### Records for this exercise ###
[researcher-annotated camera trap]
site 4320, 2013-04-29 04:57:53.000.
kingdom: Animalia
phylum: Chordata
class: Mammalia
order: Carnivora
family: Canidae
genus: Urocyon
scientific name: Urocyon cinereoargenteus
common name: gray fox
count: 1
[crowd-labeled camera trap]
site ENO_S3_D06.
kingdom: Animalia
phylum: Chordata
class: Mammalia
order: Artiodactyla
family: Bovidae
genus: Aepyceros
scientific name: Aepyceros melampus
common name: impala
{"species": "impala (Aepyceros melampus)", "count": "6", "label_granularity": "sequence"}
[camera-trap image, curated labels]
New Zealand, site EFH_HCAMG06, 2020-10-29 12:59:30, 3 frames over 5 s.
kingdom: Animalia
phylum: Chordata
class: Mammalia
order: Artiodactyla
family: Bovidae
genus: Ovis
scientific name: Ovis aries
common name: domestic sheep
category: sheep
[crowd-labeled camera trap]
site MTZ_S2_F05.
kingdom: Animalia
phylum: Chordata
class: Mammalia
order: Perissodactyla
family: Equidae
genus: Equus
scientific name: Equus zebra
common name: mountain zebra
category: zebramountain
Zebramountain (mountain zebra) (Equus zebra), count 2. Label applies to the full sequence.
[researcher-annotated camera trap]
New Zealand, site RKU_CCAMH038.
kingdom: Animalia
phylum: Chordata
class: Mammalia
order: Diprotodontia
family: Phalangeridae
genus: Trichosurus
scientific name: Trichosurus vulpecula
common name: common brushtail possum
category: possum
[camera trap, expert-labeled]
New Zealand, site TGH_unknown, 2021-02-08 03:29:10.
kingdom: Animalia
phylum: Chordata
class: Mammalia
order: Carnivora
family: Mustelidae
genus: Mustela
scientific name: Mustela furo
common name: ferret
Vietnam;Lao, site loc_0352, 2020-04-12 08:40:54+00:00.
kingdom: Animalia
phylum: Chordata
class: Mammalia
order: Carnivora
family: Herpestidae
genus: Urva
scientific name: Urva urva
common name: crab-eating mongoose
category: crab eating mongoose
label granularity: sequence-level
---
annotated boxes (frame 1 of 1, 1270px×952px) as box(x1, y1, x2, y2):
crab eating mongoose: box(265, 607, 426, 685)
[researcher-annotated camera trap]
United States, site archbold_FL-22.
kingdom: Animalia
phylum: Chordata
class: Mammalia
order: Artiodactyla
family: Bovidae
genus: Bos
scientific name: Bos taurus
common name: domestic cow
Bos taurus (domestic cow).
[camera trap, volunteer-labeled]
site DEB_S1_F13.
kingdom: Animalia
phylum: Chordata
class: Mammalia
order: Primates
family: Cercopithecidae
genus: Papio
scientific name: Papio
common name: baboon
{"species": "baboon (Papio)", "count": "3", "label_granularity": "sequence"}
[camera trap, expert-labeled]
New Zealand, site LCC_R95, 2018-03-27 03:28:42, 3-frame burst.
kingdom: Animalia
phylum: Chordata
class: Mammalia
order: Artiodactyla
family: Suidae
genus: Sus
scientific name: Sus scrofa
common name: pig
###
Retype the records above exactly.

[researcher-annotated camera trap]
site 4320, 2013-04-29 04:57:53.000.
kingdom: Animalia
phylum: Chordata
class: Mammalia
order: Carnivora
family: Canidae
genus: Urocyon
scientific name: Urocyon cinereoargenteus
common name: gray fox
count: 1
[crowd-labeled camera trap]
site ENO_S3_D06.
kingdom: Animalia
phylum: Chordata
class: Mammalia
order: Artiodactyla
family: Bovidae
genus: Aepyceros
scientific name: Aepyceros melampus
common name: impala
{"species": "impala (Aepyceros melampus)", "count": "6", "label_granularity": "sequence"}
[camera-trap image, curated labels]
New Zealand, site EFH_HCAMG06, 2020-10-29 12:59:30, 3 frames over 5 s.
kingdom: Animalia
phylum: Chordata
class: Mammalia
order: Artiodactyla
family: Bovidae
genus: Ovis
scientific name: Ovis aries
common name: domestic sheep
category: sheep
[crowd-labeled camera trap]
site MTZ_S2_F05.
kingdom: Animalia
phylum: Chordata
class: Mammalia
order: Perissodactyla
family: Equidae
genus: Equus
scientific name: Equus zebra
common name: mountain zebra
category: zebramountain
Zebramountain (mountain zebra) (Equus zebra), count 2. Label applies to the full sequence.
[researcher-annotated camera trap]
New Zealand, site RKU_CCAMH038.
kingdom: Animalia
phylum: Chordata
class: Mammalia
order: Diprotodontia
family: Phalangeridae
genus: Trichosurus
scientific name: Trichosurus vulpecula
common name: common brushtail possum
category: possum
[camera trap, expert-labeled]
New Zealand, site TGH_unknown, 2021-02-08 03:29:10.
kingdom: Animalia
phylum: Chordata
class: Mammalia
order: Carnivora
family: Mustelidae
genus: Mustela
scientific name: Mustela furo
common name: ferret
Vietnam;Lao, site loc_0352, 2020-04-12 08:40:54+00:00.
kingdom: Animalia
phylum: Chordata
class: Mammalia
order: Carnivora
family: Herpestidae
genus: Urva
scientific name: Urva urva
common name: crab-eating mongoose
category: crab eating mongoose
label granularity: sequence-level
---
annotated boxes (frame 1 of 1, 1270px×952px) as box(x1, y1, x2, y2):
crab eating mongoose: box(265, 607, 426, 685)
[researcher-annotated camera trap]
United States, site archbold_FL-22.
kingdom: Animalia
phylum: Chordata
class: Mammalia
order: Artiodactyla
family: Bovidae
genus: Bos
scientific name: Bos taurus
common name: domestic cow
Bos taurus (domestic cow).
[camera trap, volunteer-labeled]
site DEB_S1_F13.
kingdom: Animalia
phylum: Chordata
class: Mammalia
order: Primates
family: Cercopithecidae
genus: Papio
scientific name: Papio
common name: baboon
{"species": "baboon (Papio)", "count": "3", "label_granularity": "sequence"}
[camera trap, expert-labeled]
New Zealand, site LCC_R95, 2018-03-27 03:28:42, 3-frame burst.
kingdom: Animalia
phylum: Chordata
class: Mammalia
order: Artiodactyla
family: Suidae
genus: Sus
scientific name: Sus scrofa
common name: pig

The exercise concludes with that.